Miss Iceland

by Auður Ava Ólafsdóttir

“‘Which do you want the most, to have a boyfriend or to write books?’ I give it some thought. In my dream world the most important things would be: a sheet of paper, a fountain pen and a male body. When we’re finished making love, he’s welcome to ask if he can refill the fountain pen with ink for me.”

Still on my Iceland kick, but this time I read a contemporary Icelandic novel that takes place in 1963.

Today, Iceland is known as a progressive country when it comes to LGBT rights and women’s rights, but just a few generations ago things were different. Miss Iceland is set in that time and explores the struggles of a handful of characters. Hekla, the protagonist, is a talented writer who moves from her village to Reykjavik.
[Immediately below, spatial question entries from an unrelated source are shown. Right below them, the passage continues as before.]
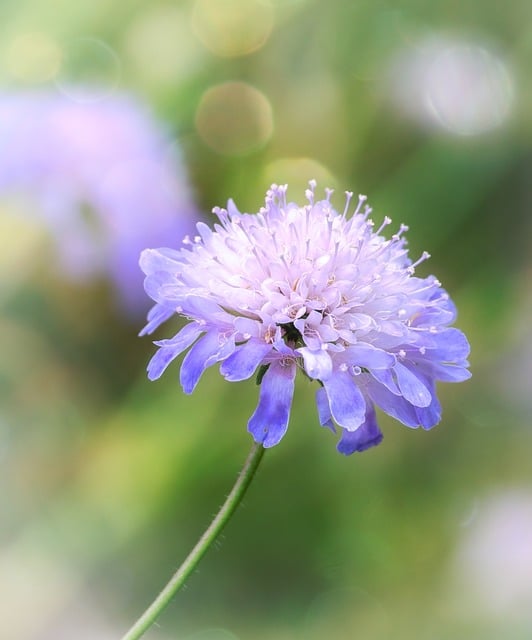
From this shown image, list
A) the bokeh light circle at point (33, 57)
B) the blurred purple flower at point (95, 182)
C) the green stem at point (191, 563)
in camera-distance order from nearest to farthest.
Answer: the green stem at point (191, 563)
the blurred purple flower at point (95, 182)
the bokeh light circle at point (33, 57)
Even before she arrives, Hekla is hassled on the bus by a man who wants her to participate in a beauty contest. In the city, she gets a job as a waitress and is warned that the male customers can get handsy. Her pay is half that of the male waitstaff.

Hekla regularly visits Ísey, a friend who married young and whose life, at 22, is now defined by being a mother. Her friend has a lively imagination and expresses an urgent desire to write, but that creative impulse is stifled by her circumstances and discouraged by her husband.

Ísey’s marriage serves as a counterpoint to Hekla’s foray into romance when she meets a poet. She withholds from him that she is also a writer, likely because she fears his predictable reaction: When he learns she has multiple completed novel manuscripts under consideration, the poet becomes jealous and self-conscious of his own abilities. It’s clear that he cannot be happy while Hekla’s talent exceeds his own.

The other primary relationship in the story is with Jón John, a gay friend from her village whose sexuality is not accepted in Icelandic society. Like Hekla, he hides his true identity in order to survive in an unforgiving culture. He dreams of being a costumer designer, but can only get jobs on fishing boats. But as hard as life is for Jón John, he is determined to pursue his dream and is willing to move abroad to make it happen.

Despite being written in first-person perspective, we don’t hear much of Hekla’s thought process at the few decision points of the book. Instead, we see how her relationships with Ísey, Jón John, and the poet guide her choices. When Hekla decides, she doesn’t hesitate, and she doesn’t look back. She knows she must conceal her plans to protect them from being subverted by a patriarchal society.

Miss Iceland is not the sort of book I normally read, but I enjoyed it as a new perspective — historical and social — on Icelandic society.